:: Teks Sumber

Teror Politik Proses Hukum

Dalam rapat Badan Musyawarah DPR, Selasa (3/10), Panitia Kerja Penegakan Hukum dan Pemerintahan Daerah, yang merupakan gabungan Komisi II dan III, menilai proses hukum yang dilakukan atas anggota DPRD dalam berbagai kasus korupsi sudah mengarah ke kriminalisasi politik kebijakan pemerintah daerah (Kompas, 4/10).

Karena penilaian itu, Panitia Kerja meminta Presiden segera merehabilitasi dan memulihkan nama baik serta segenap hak anggota DPRD dan kepala daerah. Terkait dengan hal itu, Panitia Kerja meminta agar Presiden menegur keras Jaksa Agung karena tidak tepat menggunakan dasar hukum dan tidak mampu memimpin aparat kejaksaan di daerah dalam menangani kasus korupsi.

Melihat perkembangan yang terjadi di DPR dalam beberapa waktu terakhir, penilaian Panitia Kerja bukan sesuatu yang aneh. Misalnya Effendy Choirie, anggota DPR dari Fraksi Kebangkitan Bangsa, menilai bahwa selama dua tahun perjalanan DPR Periode tahun 2004-2009 semangat reformasi terasa semakin pudar (Kompas, 2/10). Sulit untuk dibantah, salah satu semangat reformasi yang terdegradasi adalah agenda pemberantasan korupsi.

PP No 110/2000
Argumen utama yang digunakan Panitia Kerja untuk menyatakan bahwa telah terjadi kriminalisasi politik kebijakan pemerintahan daerah terkait dengan Peraturan Pemerintah Nomor 110 Tahun 2002 tentang Kedudukan Keuangan DPRD (PP No 110/2000). Ketika itu, sesuai dengan amanat Pasal 39 UU No 4/1999 tentang Susduk dan Pasal 78 UU No 22/1999 tentang Pemerintahan Daerah, pemerintah telah memberlakukan PP No 110/2000 sebagai acuan dalam menyusun keuangan DPRD.

::::

→ **Tugas yang Diminta**
(a) Menurut teks sumber tentang proses hukum anggota DPRD, siapa yang diminta Panitia Kerja agar ditegur keras oleh Presiden?
(b) Tuliskan lanjutan teks sumber tentang proses hukum anggota DPRD, dimulai setelah kalimat terakhir yang ditampilkan.

:: Cuplikan Data

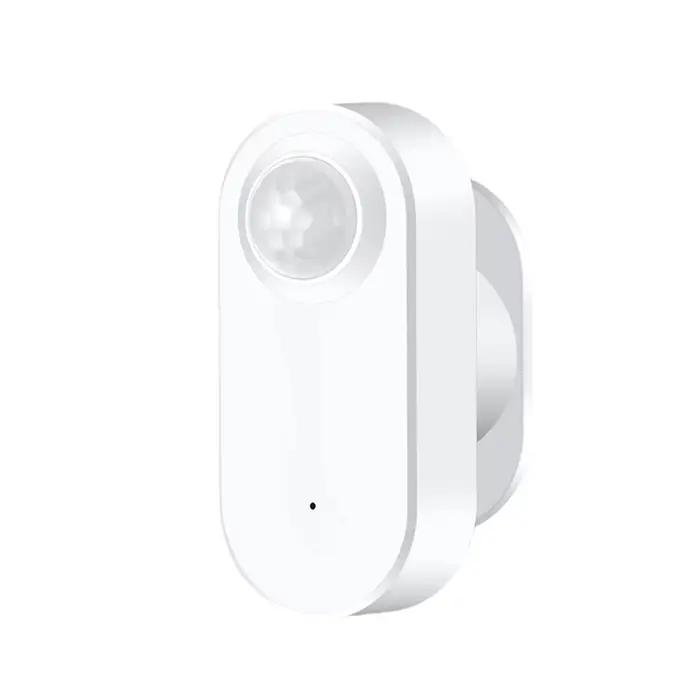 Capteur de détection de mouvement Zigbee Human Presence+ PIR, détecteur de luminosité, fonctionne su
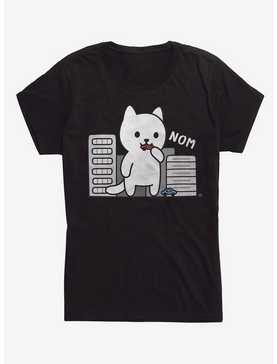 Cat Destroying City Girls T-Shirt, , hi-res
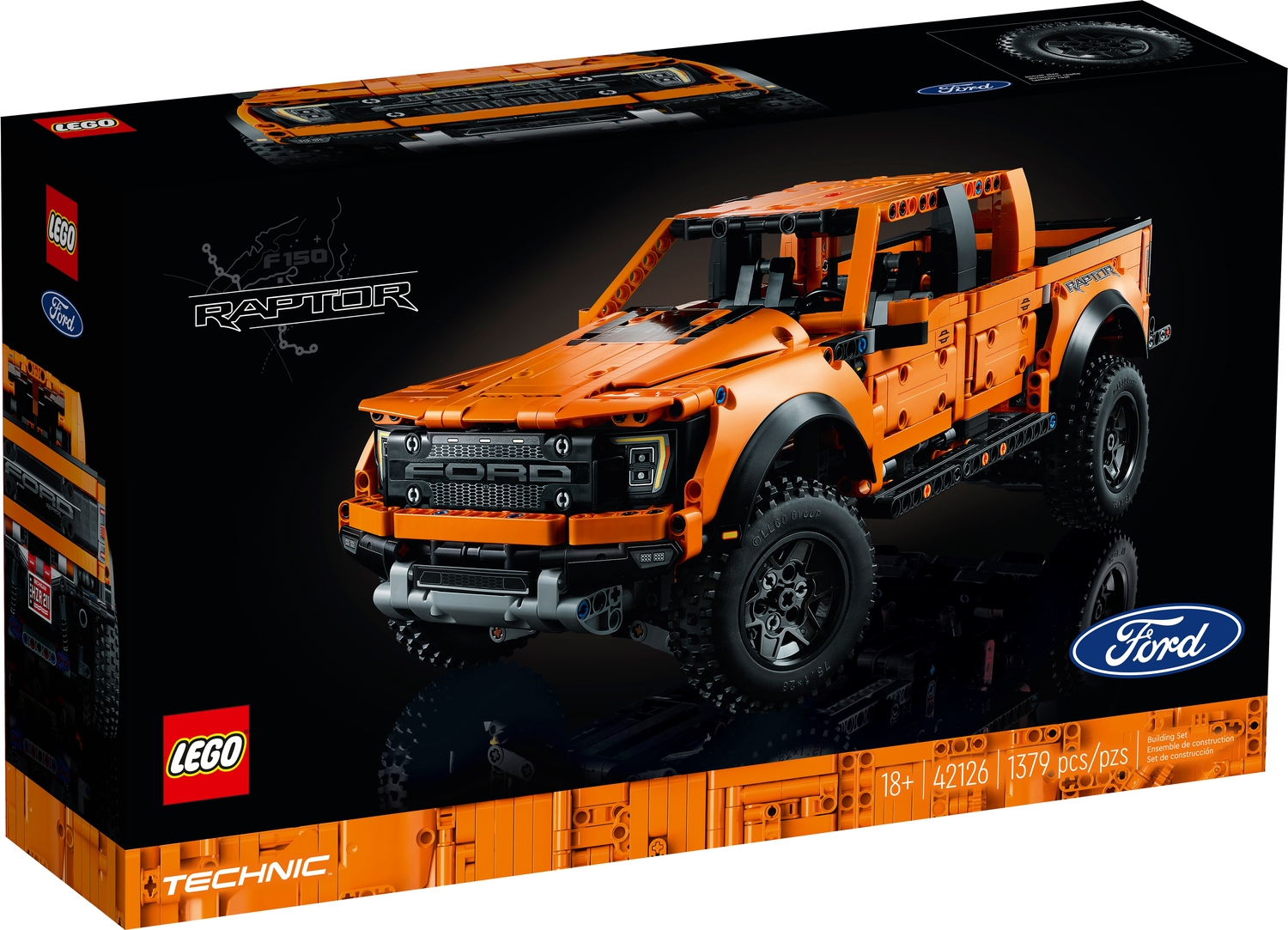 LEGO Technic: Ford F-150 Raptor - Toys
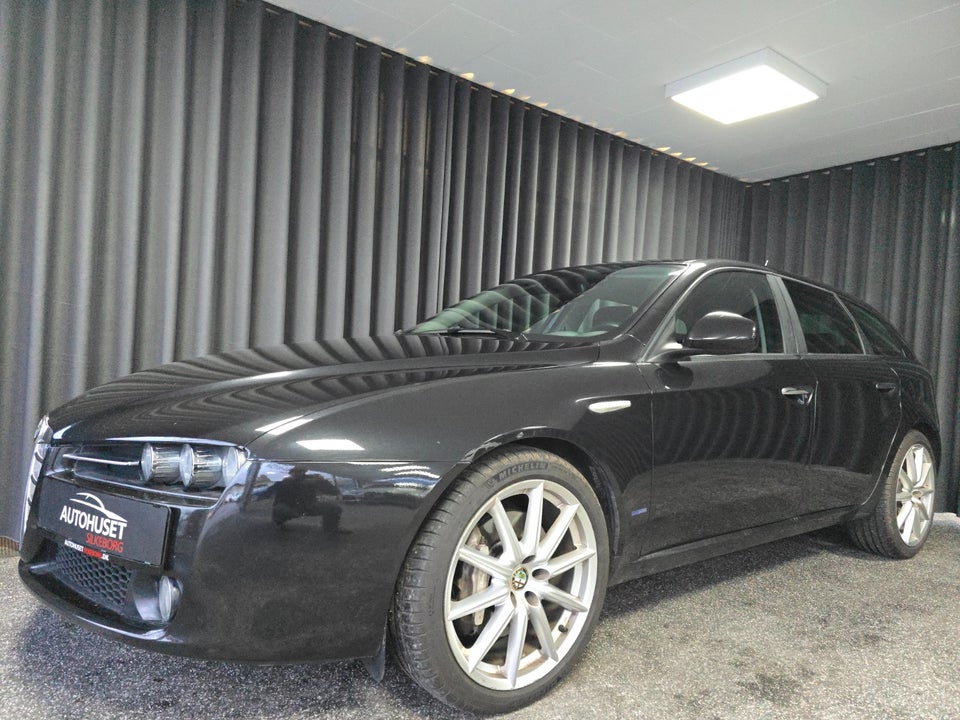 Alfa Romeo 159 1,75 TBi Distinctive Sportwagon 5d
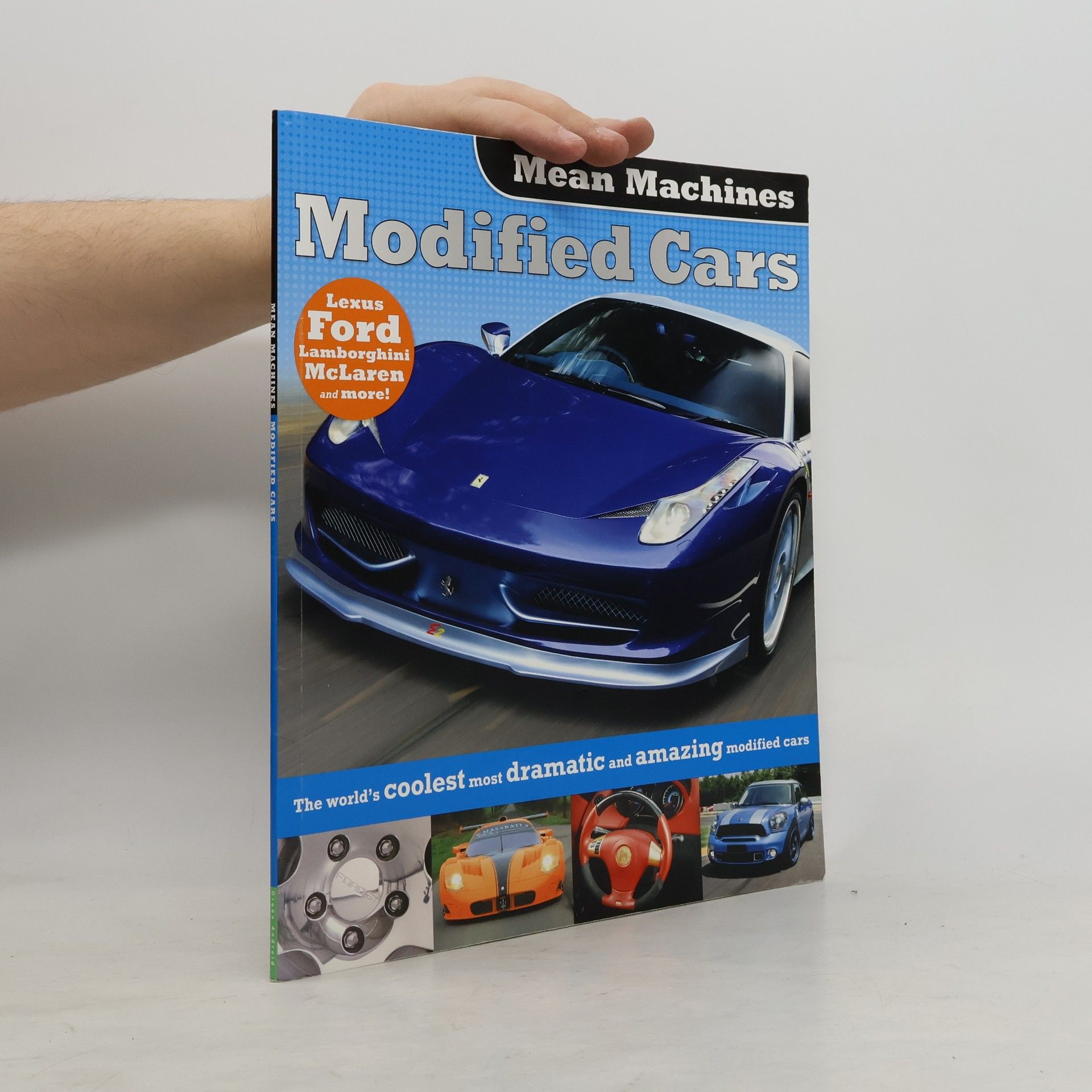 kolektiv Mean Machines. Modified Cars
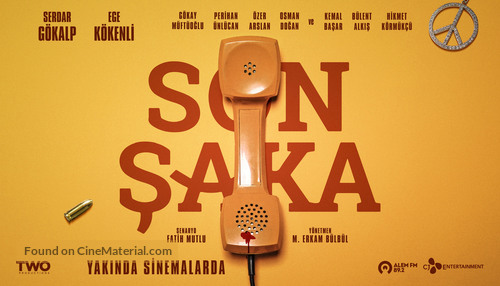 Son Saka - Turkish Movie Poster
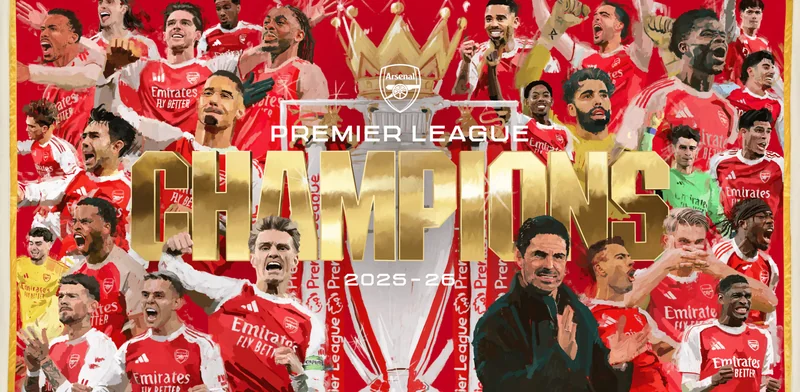 Arsenal end 22-year EPL wait — Wenger pattern repeats in 2026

::::

→ **Jawaban Setiap Tugas**
(a) Jaksa Agung.

(b)
Dalam perkembangannya, DPRD Provinsi Sumatera Barat mengajukan gugatan hak uji materiil PP No 110/2000 dan Mahkamah Agung (MA) mengabulkan gugatan tersebut. Karena dinyatakan bertentangan (tegengesteld) dengan UU No 4/1999 dan UU No 22/1999, MA menyatakan PP No 110/2000 batal dan tidak mempunyai kekuatan mengikat. Untuk itu, MA memerintahkan tergugat (dalam hal ini Presiden RI) segera mencabut PP No 110/2000 dengan ketentuan apabila dalam waktu 90 hari setelah putusan disampaikan tidak dilakukan pencabutan, demi hukum PP 110/2000 tidak mempunyai kekuatan hukum.

Dengan hasil itu, semua anggota DPRD yang diproses dalam kasus korupsi APBD menolak proses hukum yang dilakukan kepolisian dan kejaksaan. Bagi mereka, dengan dikabulkannya permohonan uji materiil tersebut, tidak ada lagi alasan hukum untuk mempersoalkan pelanggaran PP No 110/2000. Barangkali, alasan itu juga yang digunakan Panitia Kerja DPR untuk mengatakan bahwa penanganan kasus korupsi di daerah mengarah ke kriminalisasi politik kebijakan pemerintah daerah.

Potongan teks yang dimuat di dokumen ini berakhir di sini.